Działając na nerki krótkim impulsem fal radiowych można lepiej kontrolować nadciśnienie tętnicze u chorych, którym nie pomagają konwencjonalne leki.
Nową metodę wypróbował zespół prof. Murraya Eslera z Baker IDI Heart and Diabetes Institute w Melbourne. Do tętnicy nerkowej wprowadza się specjalny cewnik, a następnie przy pomocy fal radiowych selektywnie uszkadza nerwy w wyściółce naczyń nerkowych. Nerwy te mają związek z regulacją ciśnienia krwi – ich wyłączenie obniża ciśnienie.
Ciśnienie spada średnio o 10 milimetrów słupa rtęci. Nie oznacza to wyleczenia, ale obniża zagrożenie następstwami nadciśnienia. Poza tym niemal nie stwierdza się skutków ubocznych. U połowy z ponad 100 leczonych w ten sposób pacjentów możliwe stało się kontrolowanie ciśnienia tętniczego przy pomocy leków.
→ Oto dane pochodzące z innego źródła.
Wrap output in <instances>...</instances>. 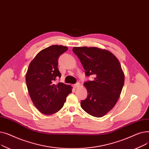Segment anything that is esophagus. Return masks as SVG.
I'll return each mask as SVG.
<instances>
[{
	"label": "esophagus",
	"instance_id": "34e87169",
	"mask_svg": "<svg viewBox=\"0 0 149 149\" xmlns=\"http://www.w3.org/2000/svg\"><path fill=\"white\" fill-rule=\"evenodd\" d=\"M80 84L79 83H77L76 84H73V87H74V88H79V87L80 86Z\"/></svg>",
	"mask_w": 149,
	"mask_h": 149
}]
</instances>
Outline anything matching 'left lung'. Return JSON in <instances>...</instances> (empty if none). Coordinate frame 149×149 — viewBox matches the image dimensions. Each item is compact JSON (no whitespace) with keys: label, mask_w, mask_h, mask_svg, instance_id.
Returning a JSON list of instances; mask_svg holds the SVG:
<instances>
[{"label":"left lung","mask_w":149,"mask_h":149,"mask_svg":"<svg viewBox=\"0 0 149 149\" xmlns=\"http://www.w3.org/2000/svg\"><path fill=\"white\" fill-rule=\"evenodd\" d=\"M86 76L95 75L93 81L84 83L88 97L81 107L89 115L102 117L115 106L124 83V74L119 60L106 49L96 47H74Z\"/></svg>","instance_id":"1"}]
</instances>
Choć metoda nadal jest w fazie badań, specjaliści twierdzą, że w przyszłości mogłaby pomóc setkom tysięcy chorych.
Nadciśnienie tętnicze jest najważniejszym czynnikiem zagrożenia zgonem w świecie zachodnim – dotyczy około miliarda ludzi. Nieleczone lub leczone nieskutecznie, nadciśnienie tętnicze może prowadzić między innymi do zawału, udaru oraz uszkodzenia: nerek i siatkówki oka.
U części pacjentów leczenie nie jest skuteczne, ponieważ nie przyjmują oni leków w sposób prawidłowy, jednak w przypadku około 20 proc. chorych leki nie działają.